Jobs with high proportions of routine, rule-based tasks face the greatest risk: data entry, some assembly work, basic legal research, radiological image analysis, and certain customer service roles. Jobs requiring complex social interaction, non-routine physical dexterity, creativity, and ethical judgment are harder to automate. The distinction between automatable tasks within an occupation matters more than the occupational category itself.
What is a robot tax and does it make economic sense?
A robot tax would impose a levy on firms replacing workers with automation, generating revenue for retraining or income support programs. Proponents argue it corrects an asymmetry where human labor is taxed via payroll taxes but automation is not. Critics argue it would slow productivity growth and is difficult to define and enforce in practice. No major economy has implemented one, but it remains an active policy debate as AI deployment accelerates.

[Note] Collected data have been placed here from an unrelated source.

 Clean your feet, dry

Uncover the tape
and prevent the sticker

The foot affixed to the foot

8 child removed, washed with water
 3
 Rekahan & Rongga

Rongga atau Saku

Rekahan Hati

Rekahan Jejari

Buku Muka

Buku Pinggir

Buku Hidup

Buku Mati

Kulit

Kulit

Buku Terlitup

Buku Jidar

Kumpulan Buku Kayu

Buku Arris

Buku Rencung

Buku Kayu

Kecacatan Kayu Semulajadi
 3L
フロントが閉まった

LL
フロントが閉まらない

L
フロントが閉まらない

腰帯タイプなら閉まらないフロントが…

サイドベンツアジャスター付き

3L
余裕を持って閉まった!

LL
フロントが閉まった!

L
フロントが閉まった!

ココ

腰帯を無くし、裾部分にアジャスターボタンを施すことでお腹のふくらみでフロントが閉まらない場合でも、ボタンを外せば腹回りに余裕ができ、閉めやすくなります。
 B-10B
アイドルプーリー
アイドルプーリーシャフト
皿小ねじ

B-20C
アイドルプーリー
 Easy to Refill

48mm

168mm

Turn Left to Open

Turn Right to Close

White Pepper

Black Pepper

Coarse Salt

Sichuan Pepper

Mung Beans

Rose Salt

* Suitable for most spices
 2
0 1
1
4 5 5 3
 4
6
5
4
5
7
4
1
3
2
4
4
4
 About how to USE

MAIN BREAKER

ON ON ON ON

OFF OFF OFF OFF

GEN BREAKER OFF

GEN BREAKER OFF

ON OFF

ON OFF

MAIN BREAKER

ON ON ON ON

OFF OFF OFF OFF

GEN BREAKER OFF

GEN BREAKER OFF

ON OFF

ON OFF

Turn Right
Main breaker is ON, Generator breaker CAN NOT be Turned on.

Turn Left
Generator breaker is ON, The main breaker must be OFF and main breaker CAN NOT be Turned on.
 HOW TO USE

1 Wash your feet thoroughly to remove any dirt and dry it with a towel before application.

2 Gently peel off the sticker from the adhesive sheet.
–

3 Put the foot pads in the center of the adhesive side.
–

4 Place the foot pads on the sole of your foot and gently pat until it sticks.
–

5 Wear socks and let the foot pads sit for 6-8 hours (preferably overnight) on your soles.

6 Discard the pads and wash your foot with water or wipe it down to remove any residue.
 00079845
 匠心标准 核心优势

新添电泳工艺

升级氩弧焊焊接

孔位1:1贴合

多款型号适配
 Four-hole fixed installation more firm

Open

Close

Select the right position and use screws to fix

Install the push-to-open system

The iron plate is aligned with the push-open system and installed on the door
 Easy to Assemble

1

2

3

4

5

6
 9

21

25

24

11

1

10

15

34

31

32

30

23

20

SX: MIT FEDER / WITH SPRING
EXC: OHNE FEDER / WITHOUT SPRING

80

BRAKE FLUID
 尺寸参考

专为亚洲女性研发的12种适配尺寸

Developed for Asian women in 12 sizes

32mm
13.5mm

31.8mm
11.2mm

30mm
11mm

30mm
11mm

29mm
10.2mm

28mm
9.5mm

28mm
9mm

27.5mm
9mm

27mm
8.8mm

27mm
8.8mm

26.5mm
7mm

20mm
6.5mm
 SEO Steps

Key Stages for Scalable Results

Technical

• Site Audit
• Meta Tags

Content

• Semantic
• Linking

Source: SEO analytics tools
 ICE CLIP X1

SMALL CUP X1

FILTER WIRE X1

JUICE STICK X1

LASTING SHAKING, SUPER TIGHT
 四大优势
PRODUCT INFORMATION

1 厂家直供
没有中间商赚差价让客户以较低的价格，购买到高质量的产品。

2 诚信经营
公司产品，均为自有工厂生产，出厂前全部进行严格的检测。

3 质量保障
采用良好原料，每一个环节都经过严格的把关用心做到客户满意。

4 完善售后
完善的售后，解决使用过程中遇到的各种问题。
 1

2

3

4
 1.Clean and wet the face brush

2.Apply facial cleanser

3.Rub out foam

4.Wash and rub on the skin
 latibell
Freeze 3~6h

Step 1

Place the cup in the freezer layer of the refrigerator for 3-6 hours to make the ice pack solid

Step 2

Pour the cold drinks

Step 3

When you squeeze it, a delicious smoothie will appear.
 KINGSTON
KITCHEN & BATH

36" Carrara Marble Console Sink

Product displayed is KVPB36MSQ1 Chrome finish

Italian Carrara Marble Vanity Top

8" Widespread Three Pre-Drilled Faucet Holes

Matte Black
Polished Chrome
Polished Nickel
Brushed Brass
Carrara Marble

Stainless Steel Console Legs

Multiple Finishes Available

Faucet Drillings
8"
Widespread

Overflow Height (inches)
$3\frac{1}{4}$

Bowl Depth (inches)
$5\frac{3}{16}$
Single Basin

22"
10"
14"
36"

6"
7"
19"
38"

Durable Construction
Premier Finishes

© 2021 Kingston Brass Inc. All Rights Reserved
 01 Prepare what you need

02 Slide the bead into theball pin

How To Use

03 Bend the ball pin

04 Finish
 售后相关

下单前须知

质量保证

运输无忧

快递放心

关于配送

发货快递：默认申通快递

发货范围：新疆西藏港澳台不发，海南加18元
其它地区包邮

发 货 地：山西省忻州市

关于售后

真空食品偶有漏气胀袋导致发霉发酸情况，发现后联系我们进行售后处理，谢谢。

How does active learning help students think about AI's economic impact?
The economics of automation requires reasoning under genuine uncertainty, something passive instruction handles poorly. Structured academic controversy forces students to build and defend positions based on evidence before synthesizing competing views. When students analyze real occupational data and design policy responses to concrete labor market scenarios, they develop nuanced, evidence-grounded thinking rather than reflexive optimism or fatalism.